**TASK STATEMENT**: Return each line below that contains the string "point". Case counts.

**DATA EXTRACT**:
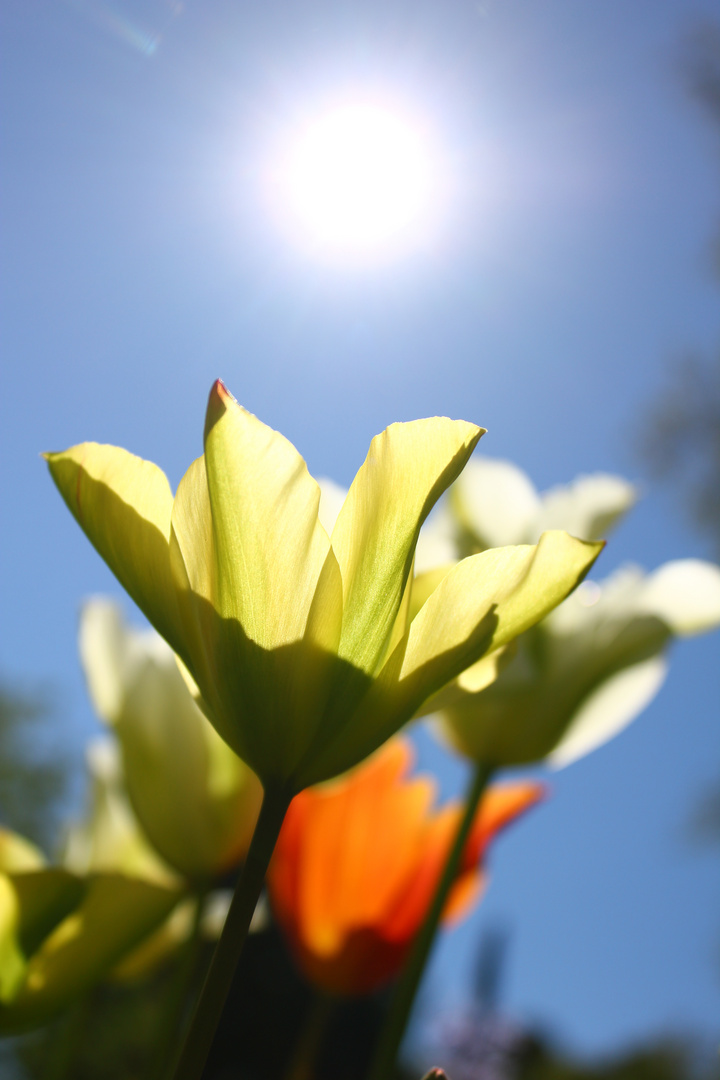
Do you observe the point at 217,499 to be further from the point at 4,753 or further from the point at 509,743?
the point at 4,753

---

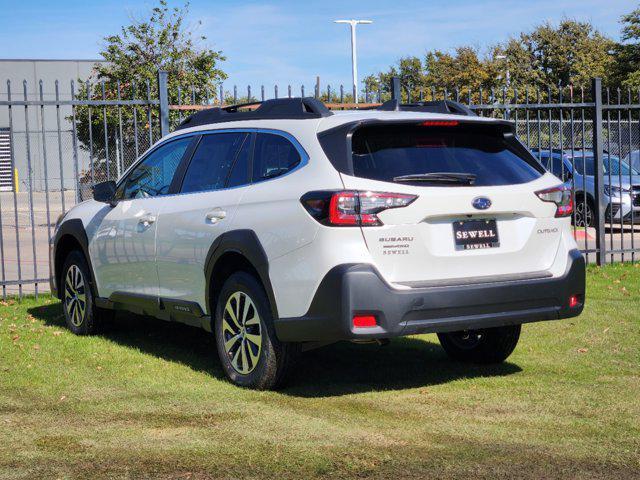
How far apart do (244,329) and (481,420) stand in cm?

---

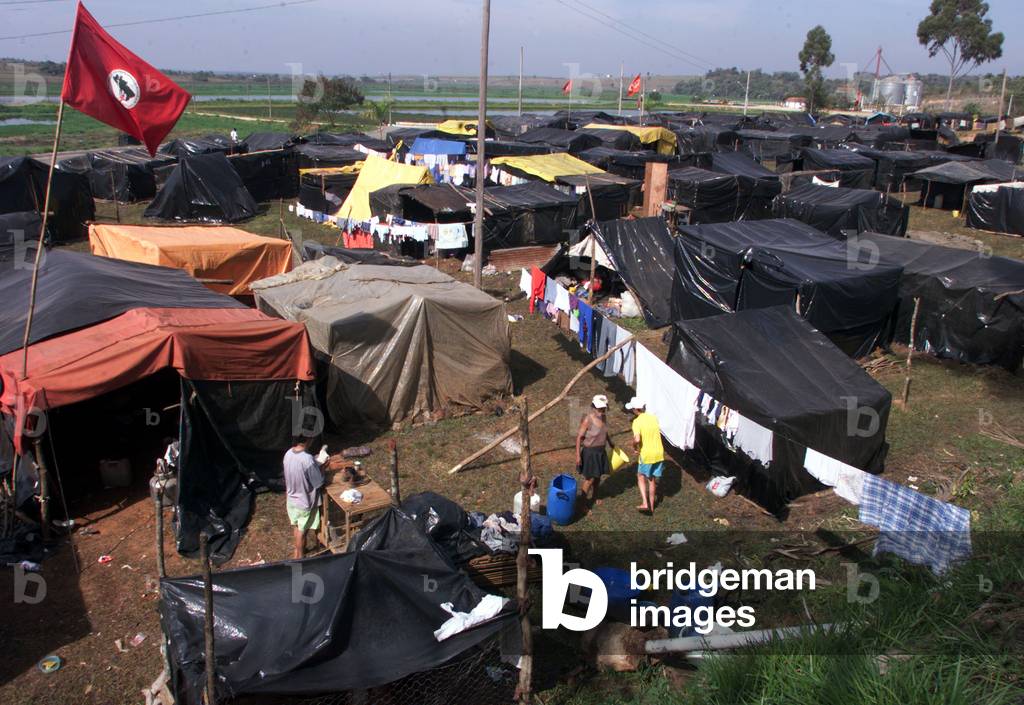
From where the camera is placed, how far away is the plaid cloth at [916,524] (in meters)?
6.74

**TASK RESULT**:
Do you observe the point at 217,499 to be further from the point at 4,753 or further from the point at 509,743?
the point at 4,753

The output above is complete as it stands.